According to Meeusen, while the books are hundreds of years old, the attic-storage solution was likely to be a relatively recent decision. “I am not sure, but it certainly happened after 1980,” he writes. “Where they were before, I do not know, and where they came from is also unknown to me.”

The CNS and the Mulva Library agreed that they couldn’t fund the bookbinding approach to restore 24 significant texts that were identified as needing special care. Ciferni took those texts with him to Daylesford Abbey (Paoli, Pa.), where he was called in 2016 and continues to serve. Other books from Ciferni’s Tongerlo excursion, unaffected and in better shape, have already been placed in the CNS collection. Rosemary Sands, current director of the Center for Norbertine Studies, says: “They can be pulled and put in the reading room for someone to look at. We do avail our collection to any scholars who would want to come in. They would be – because of the age and the condition of the books there – locked down in the Rare Books & Special Collections room, which is temperature-controlled.” Other volumes of this nature remain at Tongerlo, Meeusen says, and they too could have value to others.
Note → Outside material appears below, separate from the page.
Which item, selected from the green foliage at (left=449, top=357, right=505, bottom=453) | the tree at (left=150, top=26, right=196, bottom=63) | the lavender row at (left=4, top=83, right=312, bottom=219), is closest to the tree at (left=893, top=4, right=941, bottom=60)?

Access to venerable printed material in the European abbeys is often problematic, says Sands, who does most of her research in Spain. “There’s one convent of Norbertine cloistered nuns in Spain – the male order disappeared; all of the male houses disappeared in 1835 when the government shut down all monasteries of every religious order – and the sisters have their archives in a room that’s not temperature-controlled,” Sands says. “The books are just sitting on the shelf and you know that they crumble right before your eyes. You touch them and they crumble. And this is common across Europe: There are just so many old books and old documents that to keep up with them is nearly impossible.”

While the Tongerlo books are impressive in their age and their addition to CNS’ support of Norbertine research, Sands notes that they are far from the oldest works in the center’s collection. The oldest dates to 1491 and is known as an “incunable,” identifying it as a printed work created before 1501.

Shhhhh! The librarian is speaking
Sarah Titus, librarian for archives and special collections at the Mulva Library, handles centuries-old books for the college’s collection, including those within the Center for Norbertine Studies. She says:

  • The Rev. Andrew Ciferni ’64 has been able to add 744 books to the CNS collection, in addition to many other books contributed to other Mulva Library collections. The CNS collection of texts from European Norbertine abbeys, though small at this date, has given rise to many opportunities for intersection between the college and the five Norbertine houses in the United States. 
  • All library holdings pass through the collection management department. Metadata specialist Rochelle Van Erem handles each item as it enters the library. Special collections can be a unique challenge, especially if texts are in other languages or if identifying information (and maybe even the title page) is missing or damaged.
  • Cataloging special collections requires searching international databases. If no other record is found, the Mulva creates its own before adding the book to the collection.